Scientists are unclear as to the causes of pre-eclampsia or eclampsia but they suspect that placental chemicals cause constriction of the small arteries of the mother’s body. The constriction of vessels causes blood pressure elevation, fits, and damage to the kidneys. Nearly 5% of mothers who develop eclampsia die from the complications.

The treatment for eclampsia are magnesium sulfate and valium, but the treatment for pre-eclampsia are few: bed-rest and in severe cases, an early delivery of the baby. For years, scientists have been searching for ways to prevent pre-eclampsia; however, to date there have been no good therapies.
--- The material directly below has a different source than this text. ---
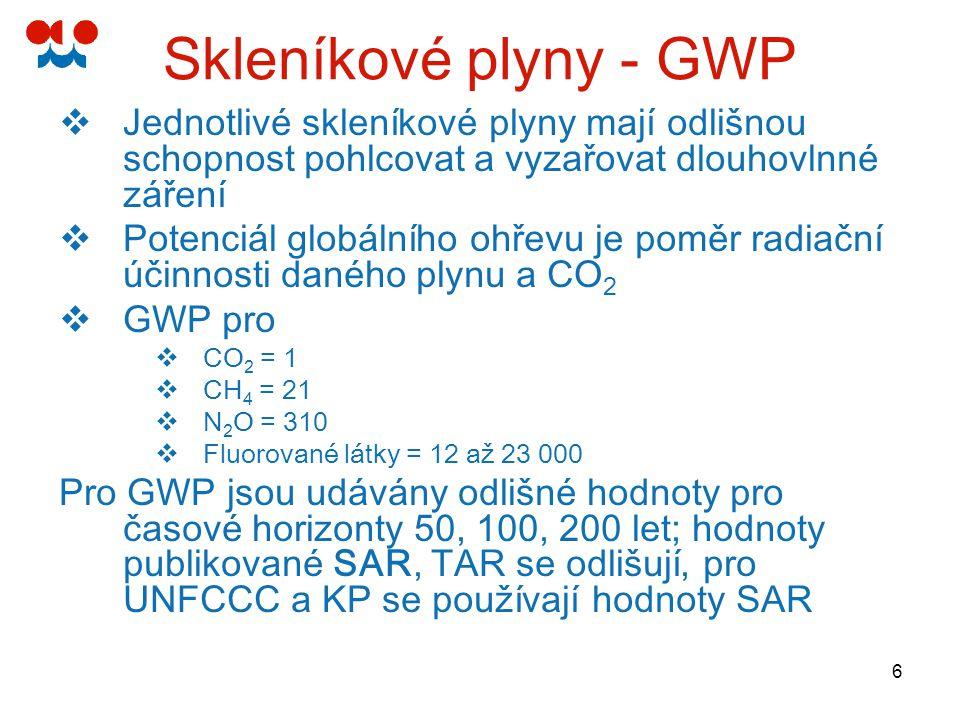 6 Skleníkové plyny - GWP  Jednotlivé skleníkové plyny mají odlišnou schopnost pohlcovat a vyzařovat dlouhovlnné záření  Potenciál globálního ohřevu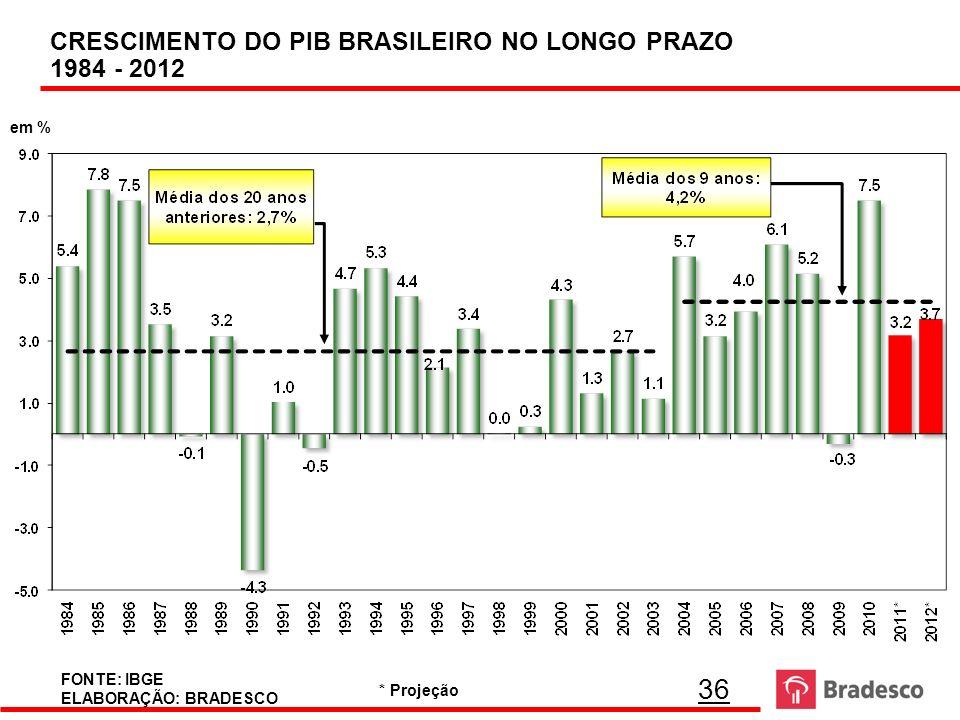 CRESCIMENTO DO PIB BRASILEIRO NO LONGO PRAZO 1984 - 2012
A recent study from Yale University conducted by Elizabeth Triche and published in the journal Epidemiology found a simple and rather pleasant way to decrease the risk of pre-eclampsia in pregnant women. Triche studied nearly 2,000 pregnant women and recorded their chocolate intake during the first and third trimester of pregnancy and their blood chocolate levels at pregnancy (chemical in chocolate called theobromine).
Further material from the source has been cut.